How to integrate #sqrt(x^2 - 3x^4)#?

1 Answer
Apr 20, 2018

#int sqrt(x^2 - 3 x^4)\ dx = - sqrt(1 - 3 x^2)^3 / 9 + C#

Explanation:

We start with simplifying the square root by factoring out #x^2#:

#int sqrt(x^2 - 3 x^4)\ dx = int x sqrt(1 - 3 x^2)\ dx#.

Now we substitute #x \mapsto g(t)# with

#g(t) = \frac{1}{sqrt(3)} cos t#,
#g'(t) = - \frac{1}{sqrt(3)} sin t#, and
#g^{-1}(x) = cos^{-1} ( sqrt(3) x )#.

This yields

#[ - \frac{1}{3} int sin t cos t sqrt(1 - cos^2 t)\ dt ]_{t = cos^{-1}(sqrt(3) x)} =#

#= [ - \frac{1}{3} int sin^2 t cos t \ dt ]_{t = cos^{-1}(sqrt(3) x)}#.

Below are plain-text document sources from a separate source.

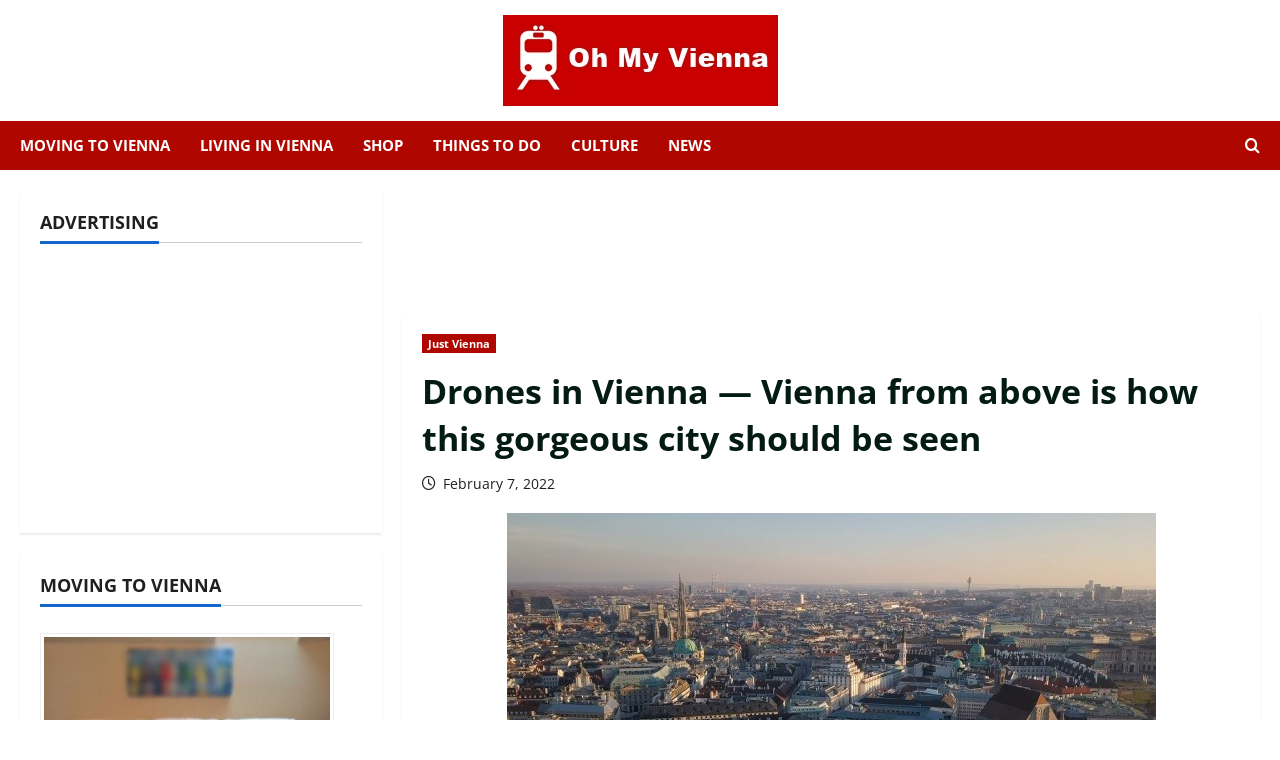

--- FILE ---
content_type: text/html; charset=utf-8
request_url: https://www.google.com/recaptcha/api2/aframe
body_size: 266
content:
<!DOCTYPE HTML><html><head><meta http-equiv="content-type" content="text/html; charset=UTF-8"></head><body><script nonce="pnxYcQEfx7vczgN_gjSgbg">/** Anti-fraud and anti-abuse applications only. See google.com/recaptcha */ try{var clients={'sodar':'https://pagead2.googlesyndication.com/pagead/sodar?'};window.addEventListener("message",function(a){try{if(a.source===window.parent){var b=JSON.parse(a.data);var c=clients[b['id']];if(c){var d=document.createElement('img');d.src=c+b['params']+'&rc='+(localStorage.getItem("rc::a")?sessionStorage.getItem("rc::b"):"");window.document.body.appendChild(d);sessionStorage.setItem("rc::e",parseInt(sessionStorage.getItem("rc::e")||0)+1);localStorage.setItem("rc::h",'1769026736496');}}}catch(b){}});window.parent.postMessage("_grecaptcha_ready", "*");}catch(b){}</script></body></html>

At this point, we may interpret #sin t# as an inner function (with derivative #cos t#), and thus write the integral as

#[ - \frac{1}{3} int u^2 \ du ]_{u = sin t = sin cos^{-1}(sqrt(3) x) = sqrt(1 - 3 x^2)} =#

#= [ - \frac{u^3}{9} + C ]_{u = sqrt(1 - 3 x^2)} =#

#= - \frac{sqrt(1 - 3 x^2)^3}{9} + C#.